• Interview | Stadtwerke-Chefin Sophia Eltrop: "Für uns gilt: In der Krise liegt die Chance"

Interview | Stadtwerke-Chefin Sophia Eltrop : "Für uns gilt: In der Krise liegt die Chance"

Potsdams Stadtwerke-Chefin Sophia Eltrop über Corona, den neuen Stadtteil Krampnitz, mehr Klimaschutz und Fehler ihrer Vorgänger.  

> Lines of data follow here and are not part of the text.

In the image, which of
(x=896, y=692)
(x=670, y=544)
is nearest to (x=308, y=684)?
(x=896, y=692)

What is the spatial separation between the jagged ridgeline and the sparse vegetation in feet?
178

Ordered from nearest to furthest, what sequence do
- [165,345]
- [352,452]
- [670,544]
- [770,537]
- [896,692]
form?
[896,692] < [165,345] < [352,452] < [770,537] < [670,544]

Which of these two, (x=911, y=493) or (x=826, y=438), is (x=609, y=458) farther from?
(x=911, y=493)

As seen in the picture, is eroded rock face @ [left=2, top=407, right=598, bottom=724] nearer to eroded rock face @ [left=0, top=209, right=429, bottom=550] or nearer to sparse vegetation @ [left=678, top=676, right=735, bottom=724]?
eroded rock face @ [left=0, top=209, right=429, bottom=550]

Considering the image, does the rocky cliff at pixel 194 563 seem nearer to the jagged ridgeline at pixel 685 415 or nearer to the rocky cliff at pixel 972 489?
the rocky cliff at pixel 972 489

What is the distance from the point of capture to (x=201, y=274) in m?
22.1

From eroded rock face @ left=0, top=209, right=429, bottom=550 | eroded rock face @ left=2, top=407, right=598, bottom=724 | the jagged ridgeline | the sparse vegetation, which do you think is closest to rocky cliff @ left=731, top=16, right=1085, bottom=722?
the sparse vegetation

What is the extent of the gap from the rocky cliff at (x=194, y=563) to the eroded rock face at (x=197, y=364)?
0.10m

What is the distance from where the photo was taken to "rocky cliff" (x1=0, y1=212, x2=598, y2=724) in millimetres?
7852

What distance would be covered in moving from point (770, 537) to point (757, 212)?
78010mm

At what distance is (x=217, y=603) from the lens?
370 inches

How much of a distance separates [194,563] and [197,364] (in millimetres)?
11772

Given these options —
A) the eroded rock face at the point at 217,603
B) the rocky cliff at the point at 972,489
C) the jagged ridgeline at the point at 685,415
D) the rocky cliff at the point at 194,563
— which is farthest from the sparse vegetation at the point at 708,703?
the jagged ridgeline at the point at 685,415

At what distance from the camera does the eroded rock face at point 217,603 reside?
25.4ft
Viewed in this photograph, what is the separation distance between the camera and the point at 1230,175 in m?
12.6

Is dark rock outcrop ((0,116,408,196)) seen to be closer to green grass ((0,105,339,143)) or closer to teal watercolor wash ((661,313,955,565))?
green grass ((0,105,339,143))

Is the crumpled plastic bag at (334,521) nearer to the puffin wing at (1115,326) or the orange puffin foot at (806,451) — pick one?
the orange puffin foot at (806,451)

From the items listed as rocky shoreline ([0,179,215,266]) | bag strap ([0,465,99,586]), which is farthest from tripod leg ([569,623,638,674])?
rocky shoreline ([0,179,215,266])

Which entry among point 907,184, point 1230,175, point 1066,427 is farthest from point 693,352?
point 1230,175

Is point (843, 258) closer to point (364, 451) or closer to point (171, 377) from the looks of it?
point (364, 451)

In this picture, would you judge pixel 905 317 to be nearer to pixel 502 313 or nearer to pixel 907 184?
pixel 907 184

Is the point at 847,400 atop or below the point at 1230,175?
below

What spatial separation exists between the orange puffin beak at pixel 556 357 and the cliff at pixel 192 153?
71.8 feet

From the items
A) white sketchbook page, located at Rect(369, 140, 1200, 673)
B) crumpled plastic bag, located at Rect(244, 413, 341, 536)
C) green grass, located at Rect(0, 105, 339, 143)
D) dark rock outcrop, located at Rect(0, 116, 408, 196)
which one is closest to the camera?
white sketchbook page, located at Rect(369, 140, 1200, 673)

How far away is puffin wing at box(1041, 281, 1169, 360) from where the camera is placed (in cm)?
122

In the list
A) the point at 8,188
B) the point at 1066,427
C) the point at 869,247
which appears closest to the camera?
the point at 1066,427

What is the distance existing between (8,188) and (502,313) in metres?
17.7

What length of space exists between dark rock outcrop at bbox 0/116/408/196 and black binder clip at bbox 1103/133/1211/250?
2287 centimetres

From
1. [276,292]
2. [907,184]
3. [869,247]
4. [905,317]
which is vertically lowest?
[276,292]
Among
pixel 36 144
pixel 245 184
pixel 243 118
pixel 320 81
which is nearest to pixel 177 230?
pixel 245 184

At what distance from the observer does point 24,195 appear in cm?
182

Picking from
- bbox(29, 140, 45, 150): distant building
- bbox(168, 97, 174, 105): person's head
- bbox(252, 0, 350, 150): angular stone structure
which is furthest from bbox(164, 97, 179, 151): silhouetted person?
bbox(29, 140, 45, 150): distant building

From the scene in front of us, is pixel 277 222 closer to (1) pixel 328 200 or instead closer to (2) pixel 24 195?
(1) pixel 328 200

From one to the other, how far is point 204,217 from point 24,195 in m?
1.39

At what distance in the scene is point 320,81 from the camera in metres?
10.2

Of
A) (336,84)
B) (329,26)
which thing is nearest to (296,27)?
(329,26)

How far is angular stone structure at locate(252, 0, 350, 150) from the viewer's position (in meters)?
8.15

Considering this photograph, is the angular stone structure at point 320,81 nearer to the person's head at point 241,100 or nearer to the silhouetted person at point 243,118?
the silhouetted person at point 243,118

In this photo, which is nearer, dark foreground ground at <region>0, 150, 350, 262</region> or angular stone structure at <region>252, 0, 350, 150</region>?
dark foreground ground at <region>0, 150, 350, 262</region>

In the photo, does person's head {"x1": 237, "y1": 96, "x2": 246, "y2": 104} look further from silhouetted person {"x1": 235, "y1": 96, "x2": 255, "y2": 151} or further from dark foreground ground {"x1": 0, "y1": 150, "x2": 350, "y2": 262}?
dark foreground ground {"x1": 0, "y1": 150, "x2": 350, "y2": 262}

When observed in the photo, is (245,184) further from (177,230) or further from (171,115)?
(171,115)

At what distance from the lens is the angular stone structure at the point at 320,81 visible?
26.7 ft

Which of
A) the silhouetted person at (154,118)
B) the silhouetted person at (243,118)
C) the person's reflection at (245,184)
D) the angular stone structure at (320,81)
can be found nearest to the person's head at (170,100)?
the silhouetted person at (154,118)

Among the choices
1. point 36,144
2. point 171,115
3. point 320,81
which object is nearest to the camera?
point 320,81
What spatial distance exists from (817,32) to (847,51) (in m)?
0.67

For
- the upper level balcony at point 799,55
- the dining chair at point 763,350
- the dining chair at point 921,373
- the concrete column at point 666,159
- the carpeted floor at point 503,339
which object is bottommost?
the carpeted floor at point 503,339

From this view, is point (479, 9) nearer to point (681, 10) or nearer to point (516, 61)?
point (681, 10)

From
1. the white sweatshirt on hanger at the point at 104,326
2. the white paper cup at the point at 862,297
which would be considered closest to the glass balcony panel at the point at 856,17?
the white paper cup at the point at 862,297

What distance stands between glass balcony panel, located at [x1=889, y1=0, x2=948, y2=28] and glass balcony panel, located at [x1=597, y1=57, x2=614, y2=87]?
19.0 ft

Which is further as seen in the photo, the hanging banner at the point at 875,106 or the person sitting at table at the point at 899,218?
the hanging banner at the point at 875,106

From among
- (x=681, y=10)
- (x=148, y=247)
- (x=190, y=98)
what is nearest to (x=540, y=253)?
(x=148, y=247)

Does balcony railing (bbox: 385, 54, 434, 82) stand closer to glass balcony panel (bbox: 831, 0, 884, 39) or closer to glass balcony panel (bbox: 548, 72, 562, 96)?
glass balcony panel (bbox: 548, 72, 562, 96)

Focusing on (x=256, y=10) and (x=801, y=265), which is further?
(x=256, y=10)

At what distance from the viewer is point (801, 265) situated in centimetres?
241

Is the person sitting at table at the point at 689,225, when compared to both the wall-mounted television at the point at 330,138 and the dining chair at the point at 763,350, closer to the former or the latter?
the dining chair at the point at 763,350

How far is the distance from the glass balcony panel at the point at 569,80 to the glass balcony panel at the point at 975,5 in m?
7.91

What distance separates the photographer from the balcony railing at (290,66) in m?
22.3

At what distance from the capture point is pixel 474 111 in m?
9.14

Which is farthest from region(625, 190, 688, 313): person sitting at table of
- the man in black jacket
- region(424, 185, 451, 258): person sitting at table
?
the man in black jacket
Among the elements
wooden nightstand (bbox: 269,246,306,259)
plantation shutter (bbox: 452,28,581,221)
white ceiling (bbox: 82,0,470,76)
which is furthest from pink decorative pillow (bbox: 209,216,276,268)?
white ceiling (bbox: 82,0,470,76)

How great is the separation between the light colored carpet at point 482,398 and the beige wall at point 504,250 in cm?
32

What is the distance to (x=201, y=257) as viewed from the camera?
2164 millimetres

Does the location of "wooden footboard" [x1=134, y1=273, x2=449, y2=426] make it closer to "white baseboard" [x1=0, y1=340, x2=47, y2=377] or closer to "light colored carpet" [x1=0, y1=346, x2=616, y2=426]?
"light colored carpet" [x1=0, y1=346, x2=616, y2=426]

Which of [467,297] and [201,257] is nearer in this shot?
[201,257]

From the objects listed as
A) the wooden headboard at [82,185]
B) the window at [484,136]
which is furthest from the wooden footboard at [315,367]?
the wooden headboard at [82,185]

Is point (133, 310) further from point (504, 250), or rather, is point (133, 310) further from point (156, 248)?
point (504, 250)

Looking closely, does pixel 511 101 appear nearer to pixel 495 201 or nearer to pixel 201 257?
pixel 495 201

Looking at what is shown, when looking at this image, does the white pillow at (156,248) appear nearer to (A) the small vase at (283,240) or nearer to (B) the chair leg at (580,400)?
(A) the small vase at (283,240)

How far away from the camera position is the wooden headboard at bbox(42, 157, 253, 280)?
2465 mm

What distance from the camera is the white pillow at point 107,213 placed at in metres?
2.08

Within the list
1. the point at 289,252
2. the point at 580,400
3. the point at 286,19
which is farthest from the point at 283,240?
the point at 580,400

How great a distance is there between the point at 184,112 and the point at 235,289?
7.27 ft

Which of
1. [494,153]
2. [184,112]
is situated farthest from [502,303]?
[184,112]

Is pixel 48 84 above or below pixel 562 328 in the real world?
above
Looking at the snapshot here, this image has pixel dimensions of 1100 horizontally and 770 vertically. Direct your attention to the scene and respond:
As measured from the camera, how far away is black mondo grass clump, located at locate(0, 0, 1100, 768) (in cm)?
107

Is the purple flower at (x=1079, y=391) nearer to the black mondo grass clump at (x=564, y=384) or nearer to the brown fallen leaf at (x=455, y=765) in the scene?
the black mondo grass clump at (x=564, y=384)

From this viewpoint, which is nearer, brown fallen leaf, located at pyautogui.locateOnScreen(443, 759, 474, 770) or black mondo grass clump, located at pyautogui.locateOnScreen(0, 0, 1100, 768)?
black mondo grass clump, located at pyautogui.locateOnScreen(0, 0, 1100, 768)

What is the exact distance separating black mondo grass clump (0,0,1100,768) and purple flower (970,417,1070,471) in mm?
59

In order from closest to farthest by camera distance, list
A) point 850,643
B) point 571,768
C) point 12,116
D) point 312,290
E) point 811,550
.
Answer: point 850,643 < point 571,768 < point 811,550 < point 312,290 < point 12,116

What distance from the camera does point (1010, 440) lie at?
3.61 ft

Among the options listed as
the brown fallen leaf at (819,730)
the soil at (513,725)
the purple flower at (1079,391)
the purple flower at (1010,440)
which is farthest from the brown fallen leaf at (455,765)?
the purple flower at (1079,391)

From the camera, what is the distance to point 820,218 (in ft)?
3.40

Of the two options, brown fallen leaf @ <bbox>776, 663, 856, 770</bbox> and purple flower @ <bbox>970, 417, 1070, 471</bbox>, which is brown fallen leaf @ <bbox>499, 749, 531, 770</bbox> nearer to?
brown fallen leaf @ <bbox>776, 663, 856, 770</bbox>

Stadtwerkechefin Sophia Eltrop.
Stadtwerkechefin Sophia Eltrop.Foto: Sebastian Gabsch

Frau Eltrop, die Energiefirma der Stadtwerke hat jüngst einen Sechs-Millionen-Großauftrag gewonnen, liefert künftig Energie und Erdgas an das Geoforschungszentrum auf dem Telegrafenberg. Passt zum zwanzigsten Jubiläum, oder?

Ach, das weiß ich noch gar nicht. Wir haben die Ausschreibung gewonnen? Sehr gut. Unser Vertrieb für gewerbliche Kunden hat deutlich zugelegt, seitdem wir uns vor einem Jahr dort neu aufgestellt haben.

Nach dem jüngsten Geschäftsbericht der Energie und Wasser Potsdam (EWP) für 2018 wollten Sie den Kundenrückgang stoppen. Gelingt das?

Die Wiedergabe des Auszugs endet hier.